Dependency-based target representations have received much attention in parsing research of at least the past decade, in part because they offer a comparatively easy-to-use interface to grammatical structure.  Over an even longer period, the formal and linguistic foundations of syntactico-semantic dependency analysis have continously evolved, and there is considerable variation across representations schemes in use today—even within a single language.

For English, for example, the so-called LTH format (named after the Faculty of Engineering at Lund University) defined by Johansson & Nugues (2007) was used for the 2007, 2008, and 2009 shared tasks of the Conference on Natural Language Learning (CoNLL).  Subsequently, the family of Stanford Dependencies (SD) proposed by de Marneffe and Manning (2008) enjoyed wide popularity.  And more recently, the Semantic Dependency Parsing (SDP) and Universal Dependencies (UD) representations summarized by Oepen et al. (2016) and Nivre et al. (2016), respectively, further increase diversity—as target representations in parsing tasks at the 2014 and 2015 Semantic Evaluation Exercises and for the 2017 CoNLL shared task, respectively.
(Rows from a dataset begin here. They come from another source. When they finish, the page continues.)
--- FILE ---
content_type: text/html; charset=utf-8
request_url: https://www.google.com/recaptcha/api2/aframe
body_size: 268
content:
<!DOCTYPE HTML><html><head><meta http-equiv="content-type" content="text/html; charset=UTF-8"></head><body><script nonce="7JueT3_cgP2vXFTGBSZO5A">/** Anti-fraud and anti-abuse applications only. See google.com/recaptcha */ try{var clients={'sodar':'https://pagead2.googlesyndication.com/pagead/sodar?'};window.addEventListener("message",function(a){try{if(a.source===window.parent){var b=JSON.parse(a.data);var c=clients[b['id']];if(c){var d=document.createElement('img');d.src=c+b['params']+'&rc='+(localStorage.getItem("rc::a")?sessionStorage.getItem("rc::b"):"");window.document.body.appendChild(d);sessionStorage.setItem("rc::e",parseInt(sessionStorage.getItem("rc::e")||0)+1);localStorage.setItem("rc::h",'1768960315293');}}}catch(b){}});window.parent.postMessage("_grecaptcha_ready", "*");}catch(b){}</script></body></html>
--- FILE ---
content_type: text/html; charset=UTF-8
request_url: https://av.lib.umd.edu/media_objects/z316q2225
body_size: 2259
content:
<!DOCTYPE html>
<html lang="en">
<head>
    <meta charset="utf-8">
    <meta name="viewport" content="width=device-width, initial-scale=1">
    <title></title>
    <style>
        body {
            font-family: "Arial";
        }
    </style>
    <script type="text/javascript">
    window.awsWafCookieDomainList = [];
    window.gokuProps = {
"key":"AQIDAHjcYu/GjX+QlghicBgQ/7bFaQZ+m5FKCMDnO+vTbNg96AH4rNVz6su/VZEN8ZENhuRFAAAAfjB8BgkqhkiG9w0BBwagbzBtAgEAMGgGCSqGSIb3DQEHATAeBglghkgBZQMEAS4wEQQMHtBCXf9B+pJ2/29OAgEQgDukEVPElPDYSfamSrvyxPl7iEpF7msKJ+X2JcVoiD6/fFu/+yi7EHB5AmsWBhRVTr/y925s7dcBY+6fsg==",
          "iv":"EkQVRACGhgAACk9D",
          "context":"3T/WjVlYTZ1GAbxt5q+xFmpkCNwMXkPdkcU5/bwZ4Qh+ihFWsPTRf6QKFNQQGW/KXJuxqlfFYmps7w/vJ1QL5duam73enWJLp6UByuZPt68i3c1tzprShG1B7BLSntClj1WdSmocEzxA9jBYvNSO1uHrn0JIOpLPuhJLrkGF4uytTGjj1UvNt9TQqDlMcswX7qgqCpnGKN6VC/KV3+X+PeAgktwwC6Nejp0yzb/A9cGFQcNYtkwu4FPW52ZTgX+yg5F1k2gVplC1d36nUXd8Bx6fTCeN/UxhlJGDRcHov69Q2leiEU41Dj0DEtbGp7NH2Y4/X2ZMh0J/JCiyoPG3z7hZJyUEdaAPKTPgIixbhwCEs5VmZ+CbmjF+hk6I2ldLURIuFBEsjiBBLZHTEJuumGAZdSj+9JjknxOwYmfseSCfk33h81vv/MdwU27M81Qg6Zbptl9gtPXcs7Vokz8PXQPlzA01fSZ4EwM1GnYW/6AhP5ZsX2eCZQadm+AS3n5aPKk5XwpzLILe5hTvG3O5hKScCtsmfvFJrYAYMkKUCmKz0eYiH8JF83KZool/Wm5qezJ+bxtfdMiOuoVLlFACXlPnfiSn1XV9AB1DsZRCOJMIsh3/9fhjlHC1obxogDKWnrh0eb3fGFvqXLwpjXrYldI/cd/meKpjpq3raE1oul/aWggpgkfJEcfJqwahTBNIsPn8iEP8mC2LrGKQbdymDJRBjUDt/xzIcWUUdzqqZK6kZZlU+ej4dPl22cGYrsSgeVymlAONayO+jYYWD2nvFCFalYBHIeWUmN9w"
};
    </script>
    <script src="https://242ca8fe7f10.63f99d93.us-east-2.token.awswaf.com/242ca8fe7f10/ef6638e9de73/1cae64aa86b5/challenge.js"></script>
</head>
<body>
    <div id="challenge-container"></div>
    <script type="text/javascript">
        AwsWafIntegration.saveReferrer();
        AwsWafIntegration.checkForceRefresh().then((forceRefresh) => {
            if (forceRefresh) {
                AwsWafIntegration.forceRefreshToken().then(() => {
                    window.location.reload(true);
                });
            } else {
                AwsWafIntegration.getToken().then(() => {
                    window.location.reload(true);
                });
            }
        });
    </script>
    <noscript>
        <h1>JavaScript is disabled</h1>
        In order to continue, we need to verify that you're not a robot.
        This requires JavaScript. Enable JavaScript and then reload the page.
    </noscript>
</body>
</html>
For each of these representations (and others), detailed intrinsic evaluation reports are available that allow one to estimate parser performance, for example in terms of average dependency accuracy and speed, for different types of input text. These reports, however, are difficult to compare across types of representations (and sometimes different selections of test data), and they fail to provide insights into the actual utility of the various representations for downstream tasks that use grammatical analysis as a pre-processing step.  Two notable exceptions to this observation are the extrinsic evaluation studies by Miyao et al. (2009) and Elming et al. (2013), which seek to determine the contributions of differents types of dependency representations to a variety of downstream tasks.

The purpose of the First Shared Task on Extrinsic Parser Evaluation (EPE 2017) is to shed more light on the downstream utility of various representations (at the available levels of accuracy for different parsers), i.e. to seek to contrastively isolate the relative contributions of each type of representation (and corresponding parsing systems) to a selection of state-of-the-art downstream systems (which use different types of text, i.e. exhibit broad domain and genre variation). Please see the 2017 task page for further information on the task set-up and call for participation.

A Few Examples

Following are some example graphs (for a simplification of sentence #20209013 from the venerable Wall Street Journal Corpus), first in the LTH representation.  Formally, this graph is a rooted tree, i.e. every node is reachable from a distinguished root node by exactly one directed path.  Function words frequently are heads (e.g. the copula and infinitival particle), and dependency relations are syntactic in nature, for example distinguishing the subject and predicative complement to the copula.

In contrast, the UD representation, while also syntactic in nature, shows a preference for content words (rather than function words) as heads, e.g. the predicative adjective impossible rather than the copula. Following is an analysis in UD version 2.0, taking advantage of so-called ‘enhanced’ dependencies, which can introduce reentrant nodes into the graph, e.g. at technique, which is annotated as both the subject of the adjective as well as as the object of apply.

In contrast, the following two semantic dependency graphs (in the so-called DM and PSD variants, respectively, from the SDP collection) are neither connected nor rooted trees, i.e. some of the surface nodes are structurally isolated, and for other nodes there are multiple incoming edges. Semantically, technique arguably is dependent on the determiner (the quantificational locus), the modifier similar, and the predicate apply. Conversely, the predicative copula, infinitival to, and the vacuous preposition marking the deep object of apply can be argued to not have a semantic contribution of their own.

For the same sentence, the PSD graph has many of the same dependency edges (albeit using a different labeling scheme and inverse directionality in a few cases), but it analyzes the predicative copula as semantically contentful and does not treat almost as scoping over the entire graph.